■ What this task involves ■
From the line containing "夕暮れ時のドレスでラベンダーの花のフィールドの子供たち" to the line containing "Athletic Woman Stretches" in the entries below, reproduce every line exactly, ends included. Nothing else belongs in the copy, and no pictures.

[Dataset — start]

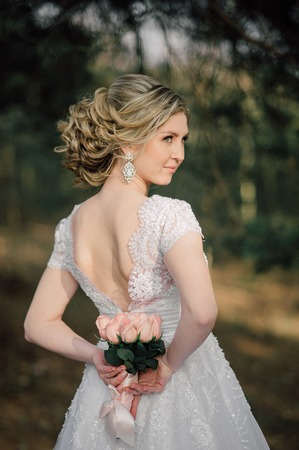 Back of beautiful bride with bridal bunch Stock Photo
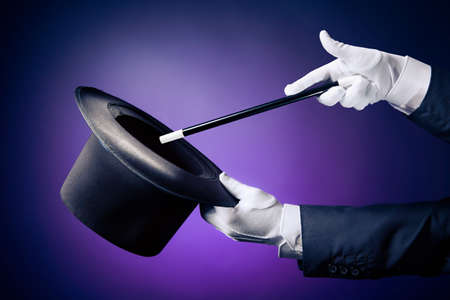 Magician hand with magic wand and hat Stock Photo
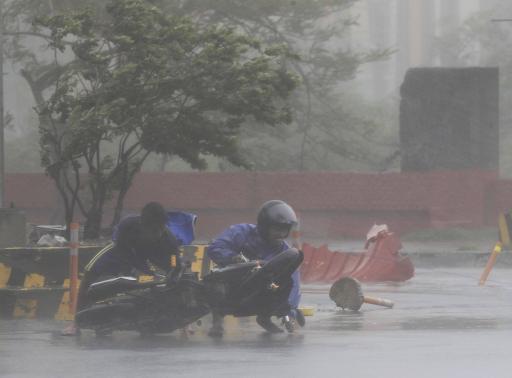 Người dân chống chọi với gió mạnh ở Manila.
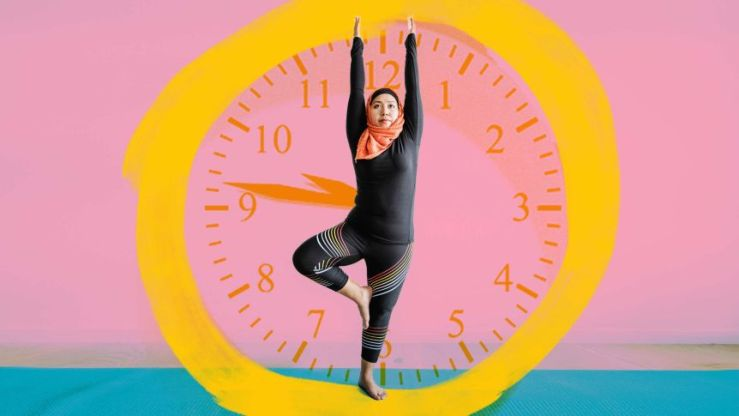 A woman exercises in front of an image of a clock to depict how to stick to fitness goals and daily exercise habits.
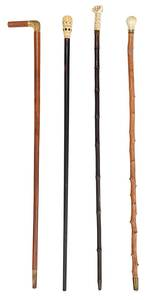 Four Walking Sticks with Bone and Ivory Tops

[Dataset — finish]
[Dataset — start]

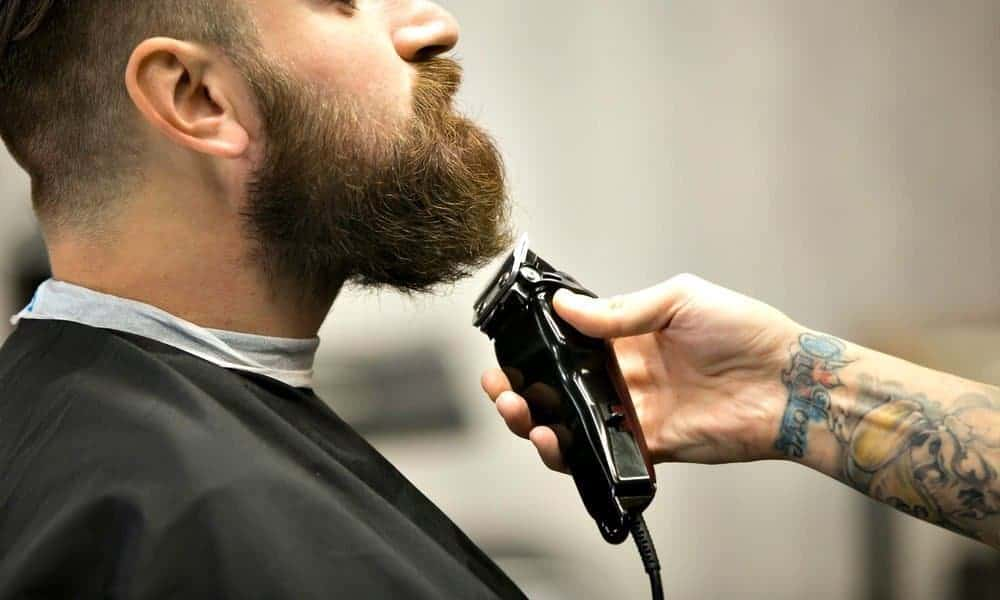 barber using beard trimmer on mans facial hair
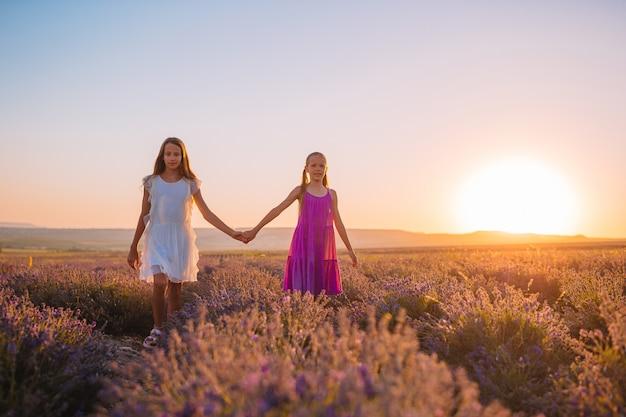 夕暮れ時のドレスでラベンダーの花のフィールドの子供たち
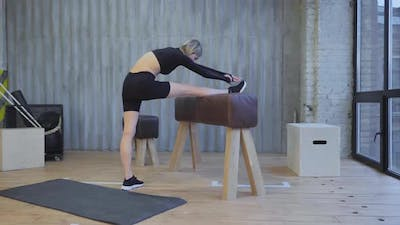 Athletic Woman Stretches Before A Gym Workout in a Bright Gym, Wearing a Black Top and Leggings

[Dataset — finish]

■ Task result ■
 夕暮れ時のドレスでラベンダーの花のフィールドの子供たち
 Athletic Woman Stretches Before A Gym Workout in a Bright Gym, Wearing a Black Top and Leggings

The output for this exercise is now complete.